Начнем, если не возражаешь, с самого рождения. Ты говоришь, что родился в Москве. Или – что в поезде, как придется. Так и есть? Так и есть. А что говорит свидетельство о рождении? Что ты родился 8 мая 1914 года в городе Вильно, который в то время назывался Вильна, от Мины Иоселевны Кацевой и Арье-Лейба или Лейбы Кацева. Это первая ложь, с которой тесно связана вторая, дружочек мой Роман или друг мой Ромен: твой отец – не звезда немого кино Иван Мозжухин, на что ты постоянно, раз за разом, с туманным видом намекал всю жизнь, как и в тот вечер, когда смотрел с Роже Гренье фильм “Отец Сергий”, где играет этот твой воображаемый, левый папаша: “Ты не находишь, что между нами есть сходство?” Возможно, какое-то сходство и есть. Отдаленное. При желании можно заметить. У вас обоих мужицкая рожа, резкие, как у казаков, восточные черты и, главное, одинаковые глаза – голубые; мальчишкой в Вильно ты поднимал их к небу и встречал глаза твоей матери, такие же яркие, но зеленые. Опираясь на это едва уловимое сходство, призрачное родство по цвету глаз, форме скул и высокому лбу, ты выдумал себе блестящую, славную родословную, во всяком случае, уж не такую скромную, как та, что на самом деле была у тебя, внука простого еврейского скорняка, – этого мало для легенды, это нисколько не гламурно, поэтому пусть лучше будет кинозвезда Иван Мозжухин.

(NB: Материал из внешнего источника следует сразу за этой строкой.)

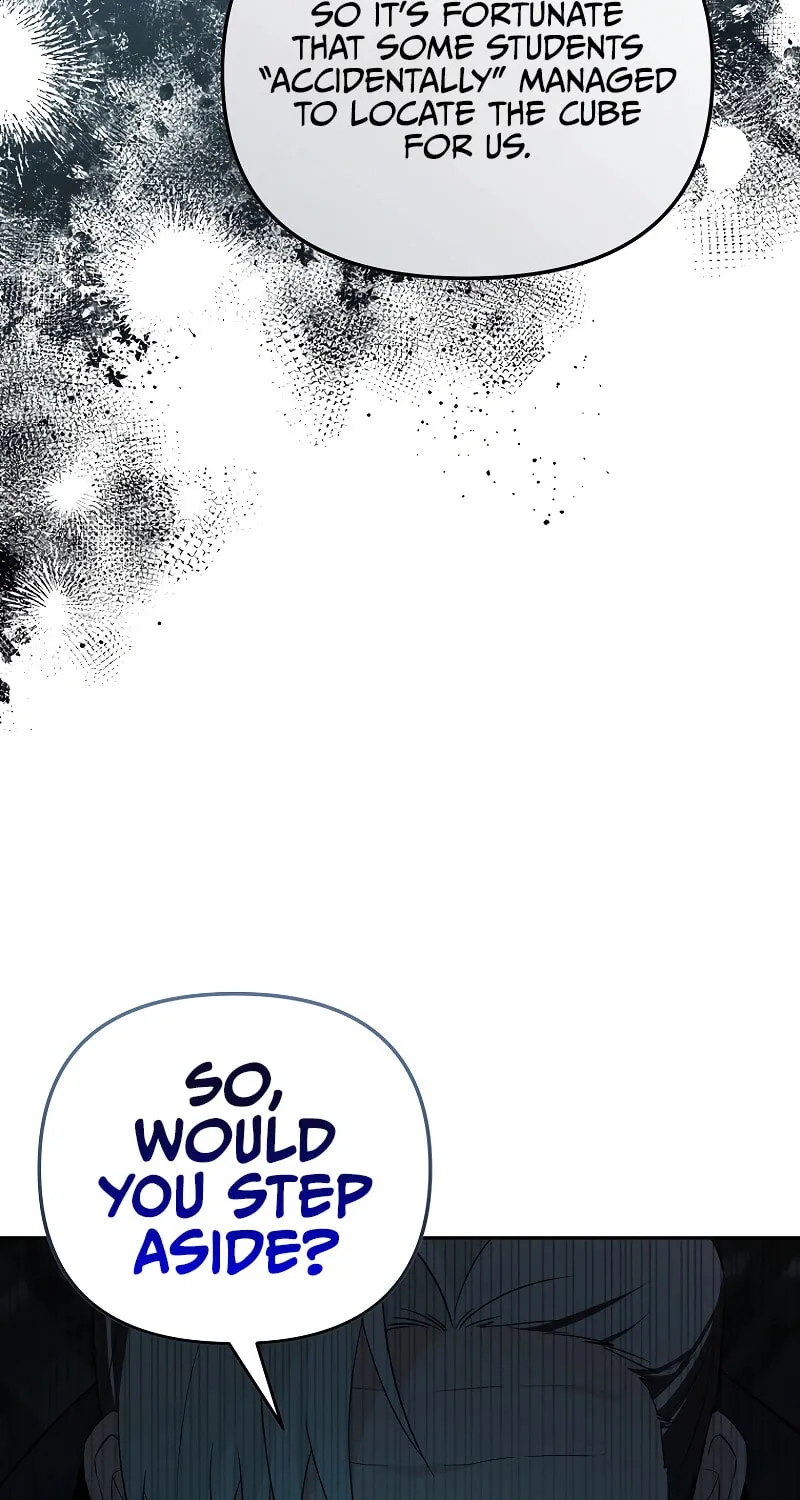 The Genius Tamer of the Academy Chapter 22 page 19 -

Ты, как известно, вырос без отца. Без отца, зато с матерью, Миной Кацевой, вы жили вдвоем: она и ты, ее Ромушка-Романчик. Поговорим же о твоей матери. В “Обещании на рассвете” ты рассказываешь, что в течение всей войны она писала тебе письма пачками, длиннющие послания, полные гордости за доблестного любимого сына, который сражается в небе за спасение Франции… Когда же в конце войны, уже после спасения Франции, пишешь ты в самом поэтичном, прекраснейшем месте этой своей прекрасной книги, этой “повести, проникнутой художественной правдой”, – когда в конце войны ты вернулся домой с черно-зеленой лентой ордена Освобождения на груди, рядом с орденом Почетного легиона, Военным крестом и полудюжиной медалей (ты приколол их все, не забыл ни одну), с капитанскими нашивками на плечах черной летной формы, в фуражке набекрень, с лицом еще суровее обычного из-за мышечной атрофии, со своим собственным романом на французском и английском и кучей газетных вырезок в вещмешке, с письмом, открывающим тебе путь к дипломатической карьере, в кармане, ровно настолько нашпигованный свинцом, чтобы придать себе вес, упиваясь молодостью, надеждами, уверенностью в будущем и самим воздухом и солнцем Средиземноморья, попав наконец-то на твердую землю, на благословенный берег, где никакая боль или жертва, никакая любовь никогда не пропадают даром, где все считается, все что-то значит и имеет ценность, все совершается с дальним прицелом и счастливой ловкостью, с полным почтением к устройству мира и заботой о том, чтобы придать известный смысл и форму судьбе любимого существа (ничего-ничего, тебе и самому случалось писать бесконечные фразы), – так вот, когда в конце войны ты вернулся домой, чтобы обнять свою мать, тебе сказали, что она умерла три с половиной года назад, через несколько месяцев после твоего отъезда в Англию. Ты бы не выстоял, пишешь ты, без ее поддержки. И она это знала. И приняла свои меры. “За несколько дней до смерти она написала около двухсот пятидесяти писем и отправила их своей подруге в Швейцарию. Я не должен был знать – письма должны были пересылаться мне регулярно”. И в результате, пишешь ты, “мать продолжала вселять в меня силу и мужество, необходимые для продолжения борьбы, в течение трех с лишним лет, хотя ее уже не было. Пуповина продолжала действовать”.